Der ukrainische Präsident Wolodymyr Selenskyj präzisierte, dass der Angriff mehr als 70 Raketen und rund 280 Drohnen umfasste. Betroffen waren die Städte Kiew, Lwiw sowie die Oblaste Dnipropetrowsk, Iwano-Frankiwsk, Riwne, Poltawa, Charkiw, Mykolajiw, Sumy, Winnyzja und Tscherkassy.
Die Opferbilanz war tragisch. Offizielle Quellen, zitiert von DW und Infobae, bestätigten mindestens 8 Tote und über dreißig Verletzte. Die spanische Zeitung El País erhöhte die Zahl jedoch auf 13 Tote, darunter vier Minderjährige.
Eine der erschütterndsten Szenen ereignete sich in der Ortschaft Raduschne nahe Krywyj Rih, wo eine ballistische Rakete direkt ein Wohnhaus traf und fünf Mitglieder einer Familie tötete, darunter drei Kinder. Zwei Minderjährige konnten lebend aus den Trümmern geborgen werden. In Krywyj Rih schlugen Behörden zufolge eine Iskander-M-Rakete ein, die laut El País möglicherweise nordkoreanischer Herkunft war – offiziell bestätigt ist dies jedoch nicht.
Die Wucht des Angriffs traf nicht nur die Ukraine. Wie El País und Vatican News berichteten, wurde der Luftraum Polens verletzt. Um 03:40 Uhr ortete das polnische Militärkommando ein unbekanntes Objekt, das polnisches Territorium überquerte. Ministerpräsident Donald Tusk erklärte, dass es sich aller Wahrscheinlichkeit nach um eine russische Ch-101-Rakete handele; in der Nähe von Lublin wurde ein Krater mit 10 Metern Durchmesser gefunden.

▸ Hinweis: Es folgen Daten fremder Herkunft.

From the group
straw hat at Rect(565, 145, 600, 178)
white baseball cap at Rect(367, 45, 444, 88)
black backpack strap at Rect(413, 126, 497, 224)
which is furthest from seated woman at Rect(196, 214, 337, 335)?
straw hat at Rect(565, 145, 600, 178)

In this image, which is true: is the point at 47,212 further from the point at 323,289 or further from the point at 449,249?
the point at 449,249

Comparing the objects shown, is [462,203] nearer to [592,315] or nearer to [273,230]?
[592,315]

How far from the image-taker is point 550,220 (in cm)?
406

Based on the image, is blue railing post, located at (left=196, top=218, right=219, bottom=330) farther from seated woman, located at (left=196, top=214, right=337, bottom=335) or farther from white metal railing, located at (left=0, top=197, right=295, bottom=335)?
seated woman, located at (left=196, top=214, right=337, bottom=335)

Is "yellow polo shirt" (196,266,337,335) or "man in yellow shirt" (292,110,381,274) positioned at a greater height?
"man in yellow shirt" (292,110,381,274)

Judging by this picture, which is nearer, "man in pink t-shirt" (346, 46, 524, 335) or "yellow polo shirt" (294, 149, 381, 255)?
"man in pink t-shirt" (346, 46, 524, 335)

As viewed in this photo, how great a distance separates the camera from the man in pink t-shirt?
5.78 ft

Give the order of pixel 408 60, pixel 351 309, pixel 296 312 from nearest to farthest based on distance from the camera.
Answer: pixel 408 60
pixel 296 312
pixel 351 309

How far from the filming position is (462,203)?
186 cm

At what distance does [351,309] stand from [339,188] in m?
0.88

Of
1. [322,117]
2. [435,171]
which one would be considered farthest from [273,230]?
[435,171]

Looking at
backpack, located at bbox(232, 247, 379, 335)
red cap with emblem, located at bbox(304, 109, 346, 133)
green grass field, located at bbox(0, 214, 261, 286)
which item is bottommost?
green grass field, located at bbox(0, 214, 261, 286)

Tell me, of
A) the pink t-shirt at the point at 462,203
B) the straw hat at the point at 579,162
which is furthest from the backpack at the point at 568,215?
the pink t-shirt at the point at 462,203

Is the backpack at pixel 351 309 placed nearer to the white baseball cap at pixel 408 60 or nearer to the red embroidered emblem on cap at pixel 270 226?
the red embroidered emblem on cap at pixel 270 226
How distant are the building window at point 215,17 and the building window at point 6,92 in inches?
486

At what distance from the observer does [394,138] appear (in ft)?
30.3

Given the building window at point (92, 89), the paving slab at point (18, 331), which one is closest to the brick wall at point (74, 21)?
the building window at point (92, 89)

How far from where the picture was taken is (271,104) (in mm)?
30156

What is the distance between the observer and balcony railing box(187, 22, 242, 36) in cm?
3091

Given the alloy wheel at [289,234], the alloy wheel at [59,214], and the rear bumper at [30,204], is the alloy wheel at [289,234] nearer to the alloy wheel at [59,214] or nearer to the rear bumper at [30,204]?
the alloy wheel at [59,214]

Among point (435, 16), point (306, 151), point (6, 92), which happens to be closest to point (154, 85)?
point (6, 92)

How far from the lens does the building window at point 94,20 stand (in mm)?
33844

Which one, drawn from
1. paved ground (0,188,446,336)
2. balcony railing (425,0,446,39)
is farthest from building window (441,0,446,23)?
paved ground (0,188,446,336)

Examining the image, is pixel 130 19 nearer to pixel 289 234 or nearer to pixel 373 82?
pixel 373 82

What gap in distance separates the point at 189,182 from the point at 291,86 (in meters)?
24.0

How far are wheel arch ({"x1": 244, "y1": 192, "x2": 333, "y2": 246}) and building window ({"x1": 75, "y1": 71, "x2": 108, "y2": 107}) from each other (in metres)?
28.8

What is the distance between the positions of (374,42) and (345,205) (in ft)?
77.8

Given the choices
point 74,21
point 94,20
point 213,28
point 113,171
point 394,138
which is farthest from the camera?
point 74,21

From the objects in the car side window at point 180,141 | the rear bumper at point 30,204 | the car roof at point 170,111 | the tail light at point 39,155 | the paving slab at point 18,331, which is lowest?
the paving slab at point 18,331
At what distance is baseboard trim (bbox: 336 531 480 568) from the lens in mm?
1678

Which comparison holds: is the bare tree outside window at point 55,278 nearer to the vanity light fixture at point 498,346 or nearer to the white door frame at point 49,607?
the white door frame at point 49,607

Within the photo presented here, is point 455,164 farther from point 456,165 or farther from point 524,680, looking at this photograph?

Angesichts dieser Lage appellierte Selenskyj eindringlich an die internationale Gemeinschaft: „Niemand auf der Welt kann mit solchem Terror allein gelassen werden.“ Er forderte die Lieferung von ballistischen Raketen und Patriot-Luftabwehrsystemen und argumentierte, dass der Mangel an Abwehrraketen zu „dieser Art von Zerstörung“ führe.
Quellen: DW, Infobae, El País, Vatican News.